_Work to be completed:_ Copy out the items below, changing each "which is furthest from" to "which is most distant from" and leaving everything else unchanged.

_Entries supplied:_
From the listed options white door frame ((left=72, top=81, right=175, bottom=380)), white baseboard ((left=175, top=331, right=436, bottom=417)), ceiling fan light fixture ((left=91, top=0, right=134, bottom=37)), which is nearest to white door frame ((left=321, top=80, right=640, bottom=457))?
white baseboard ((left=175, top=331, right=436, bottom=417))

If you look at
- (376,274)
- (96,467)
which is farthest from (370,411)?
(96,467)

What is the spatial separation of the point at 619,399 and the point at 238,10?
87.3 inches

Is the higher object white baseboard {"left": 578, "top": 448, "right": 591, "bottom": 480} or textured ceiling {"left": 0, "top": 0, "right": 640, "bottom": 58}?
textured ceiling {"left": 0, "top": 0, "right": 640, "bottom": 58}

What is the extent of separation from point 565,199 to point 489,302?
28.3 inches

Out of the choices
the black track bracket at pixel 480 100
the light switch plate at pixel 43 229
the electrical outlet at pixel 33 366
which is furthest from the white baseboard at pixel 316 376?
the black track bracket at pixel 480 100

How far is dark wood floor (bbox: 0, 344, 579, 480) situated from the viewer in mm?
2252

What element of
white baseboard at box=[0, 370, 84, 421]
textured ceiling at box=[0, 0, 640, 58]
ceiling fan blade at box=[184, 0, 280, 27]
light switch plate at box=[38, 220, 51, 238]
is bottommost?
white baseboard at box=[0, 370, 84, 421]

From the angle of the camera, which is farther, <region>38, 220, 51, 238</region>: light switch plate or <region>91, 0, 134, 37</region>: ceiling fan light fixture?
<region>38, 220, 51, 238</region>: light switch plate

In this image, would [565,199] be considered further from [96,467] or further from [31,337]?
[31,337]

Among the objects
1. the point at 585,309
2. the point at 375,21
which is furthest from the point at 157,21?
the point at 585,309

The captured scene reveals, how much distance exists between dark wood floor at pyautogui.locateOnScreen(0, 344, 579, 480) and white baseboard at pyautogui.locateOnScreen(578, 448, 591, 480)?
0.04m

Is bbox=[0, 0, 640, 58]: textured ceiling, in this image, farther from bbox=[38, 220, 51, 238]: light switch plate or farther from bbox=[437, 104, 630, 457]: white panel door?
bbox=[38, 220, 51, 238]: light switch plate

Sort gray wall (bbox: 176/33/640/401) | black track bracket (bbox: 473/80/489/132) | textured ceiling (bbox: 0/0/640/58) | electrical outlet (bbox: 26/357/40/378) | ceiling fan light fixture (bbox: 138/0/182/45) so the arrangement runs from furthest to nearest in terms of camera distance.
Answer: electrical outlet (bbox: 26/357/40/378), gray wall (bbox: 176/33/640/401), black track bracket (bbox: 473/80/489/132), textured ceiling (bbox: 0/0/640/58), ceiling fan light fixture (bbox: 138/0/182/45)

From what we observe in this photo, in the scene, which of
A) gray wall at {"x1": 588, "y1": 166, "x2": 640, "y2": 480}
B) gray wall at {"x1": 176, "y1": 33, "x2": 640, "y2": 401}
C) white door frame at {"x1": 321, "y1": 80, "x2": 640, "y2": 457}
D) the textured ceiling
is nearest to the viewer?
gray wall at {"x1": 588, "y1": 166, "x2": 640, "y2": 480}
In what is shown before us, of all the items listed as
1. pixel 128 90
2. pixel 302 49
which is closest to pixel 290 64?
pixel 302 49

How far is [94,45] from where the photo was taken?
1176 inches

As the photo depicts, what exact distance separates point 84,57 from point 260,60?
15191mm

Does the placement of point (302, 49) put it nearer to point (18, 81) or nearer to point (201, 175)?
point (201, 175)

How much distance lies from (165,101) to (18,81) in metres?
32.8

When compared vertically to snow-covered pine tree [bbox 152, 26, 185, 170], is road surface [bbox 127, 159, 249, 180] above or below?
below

_Answer to this task:_
From the listed options white door frame ((left=72, top=81, right=175, bottom=380)), white baseboard ((left=175, top=331, right=436, bottom=417)), ceiling fan light fixture ((left=91, top=0, right=134, bottom=37)), which is nearest to white door frame ((left=321, top=80, right=640, bottom=457))?
white baseboard ((left=175, top=331, right=436, bottom=417))

If you look at
- (376,274)
- (96,467)
which is farthest from (370,411)?
(96,467)

What is the spatial separation of the point at 619,399 and the point at 238,10?
87.3 inches

Is the higher object white baseboard {"left": 578, "top": 448, "right": 591, "bottom": 480} or textured ceiling {"left": 0, "top": 0, "right": 640, "bottom": 58}?
textured ceiling {"left": 0, "top": 0, "right": 640, "bottom": 58}

What is the extent of separation from point 565,199 to point 489,302?
28.3 inches

Out of the choices
the black track bracket at pixel 480 100
the light switch plate at pixel 43 229
the electrical outlet at pixel 33 366
which is most distant from the white baseboard at pixel 316 376?
the black track bracket at pixel 480 100

How far is dark wood floor (bbox: 0, 344, 579, 480) situated from the viewer in mm?
2252

What element of
white baseboard at box=[0, 370, 84, 421]
textured ceiling at box=[0, 0, 640, 58]
ceiling fan blade at box=[184, 0, 280, 27]
light switch plate at box=[38, 220, 51, 238]
is bottommost?
white baseboard at box=[0, 370, 84, 421]

From the angle of the camera, which is farther, <region>38, 220, 51, 238</region>: light switch plate or <region>91, 0, 134, 37</region>: ceiling fan light fixture?
<region>38, 220, 51, 238</region>: light switch plate

In this image, would [565,199] be considered further from [96,467] or further from [31,337]?
[31,337]

Among the objects
1. the point at 585,309
2. the point at 375,21
which is most distant from the point at 157,21?
the point at 585,309

The captured scene reveals, how much distance exists between dark wood floor at pyautogui.locateOnScreen(0, 344, 579, 480) and white baseboard at pyautogui.locateOnScreen(578, 448, 591, 480)?
0.04m

Is bbox=[0, 0, 640, 58]: textured ceiling, in this image, farther from bbox=[38, 220, 51, 238]: light switch plate or farther from bbox=[437, 104, 630, 457]: white panel door?
bbox=[38, 220, 51, 238]: light switch plate

Sort gray wall (bbox: 176/33/640/401) | black track bracket (bbox: 473/80/489/132) | textured ceiling (bbox: 0/0/640/58) | electrical outlet (bbox: 26/357/40/378) | ceiling fan light fixture (bbox: 138/0/182/45) so the arrangement runs from furthest to nearest in terms of camera distance.
Answer: electrical outlet (bbox: 26/357/40/378), gray wall (bbox: 176/33/640/401), black track bracket (bbox: 473/80/489/132), textured ceiling (bbox: 0/0/640/58), ceiling fan light fixture (bbox: 138/0/182/45)

From what we observe in this photo, in the scene, which of
A) gray wall at {"x1": 588, "y1": 166, "x2": 640, "y2": 480}
B) gray wall at {"x1": 176, "y1": 33, "x2": 640, "y2": 401}
C) white door frame at {"x1": 321, "y1": 80, "x2": 640, "y2": 457}
D) the textured ceiling
is nearest to the viewer?
gray wall at {"x1": 588, "y1": 166, "x2": 640, "y2": 480}
In what is shown before us, of all the items listed as
1. pixel 128 90
2. pixel 302 49
which is closest to pixel 290 64?
pixel 302 49

How far is [94,45] from where the photo was taken?
1176 inches

As the photo depicts, what exact distance separates point 84,57 from point 260,60?
15191mm

Does the placement of point (302, 49) put it nearer to point (18, 81) or nearer to point (201, 175)?
point (201, 175)

How much distance lies from (165,101) to (18,81) in metres?
32.8

When compared vertically to snow-covered pine tree [bbox 152, 26, 185, 170], is road surface [bbox 127, 159, 249, 180] above or below?
below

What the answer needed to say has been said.